- Saved data entries -
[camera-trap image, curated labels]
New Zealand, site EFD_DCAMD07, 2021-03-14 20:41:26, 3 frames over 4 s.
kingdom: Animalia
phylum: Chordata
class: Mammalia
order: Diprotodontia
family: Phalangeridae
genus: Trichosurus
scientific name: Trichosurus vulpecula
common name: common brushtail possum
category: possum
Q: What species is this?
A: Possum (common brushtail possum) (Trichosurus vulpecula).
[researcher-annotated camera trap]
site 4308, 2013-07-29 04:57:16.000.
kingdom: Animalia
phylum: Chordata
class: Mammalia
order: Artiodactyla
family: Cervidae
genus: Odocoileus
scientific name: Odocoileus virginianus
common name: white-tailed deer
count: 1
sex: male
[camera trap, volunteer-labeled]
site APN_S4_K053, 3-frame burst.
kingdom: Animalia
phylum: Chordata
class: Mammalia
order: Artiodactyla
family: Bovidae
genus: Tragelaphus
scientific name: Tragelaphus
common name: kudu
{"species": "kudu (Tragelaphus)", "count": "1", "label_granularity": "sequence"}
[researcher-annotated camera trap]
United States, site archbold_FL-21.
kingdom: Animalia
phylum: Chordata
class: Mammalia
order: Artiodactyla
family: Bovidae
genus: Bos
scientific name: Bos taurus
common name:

- BRIEF -
Copy every record above exactly as it stands.

- SOLUTION BELOW -
[camera-trap image, curated labels]
New Zealand, site EFD_DCAMD07, 2021-03-14 20:41:26, 3 frames over 4 s.
kingdom: Animalia
phylum: Chordata
class: Mammalia
order: Diprotodontia
family: Phalangeridae
genus: Trichosurus
scientific name: Trichosurus vulpecula
common name: common brushtail possum
category: possum
Q: What species is this?
A: Possum (common brushtail possum) (Trichosurus vulpecula).
[researcher-annotated camera trap]
site 4308, 2013-07-29 04:57:16.000.
kingdom: Animalia
phylum: Chordata
class: Mammalia
order: Artiodactyla
family: Cervidae
genus: Odocoileus
scientific name: Odocoileus virginianus
common name: white-tailed deer
count: 1
sex: male
[camera trap, volunteer-labeled]
site APN_S4_K053, 3-frame burst.
kingdom: Animalia
phylum: Chordata
class: Mammalia
order: Artiodactyla
family: Bovidae
genus: Tragelaphus
scientific name: Tragelaphus
common name: kudu
{"species": "kudu (Tragelaphus)", "count": "1", "label_granularity": "sequence"}
[researcher-annotated camera trap]
United States, site archbold_FL-21.
kingdom: Animalia
phylum: Chordata
class: Mammalia
order: Artiodactyla
family: Bovidae
genus: Bos
scientific name: Bos taurus
common name:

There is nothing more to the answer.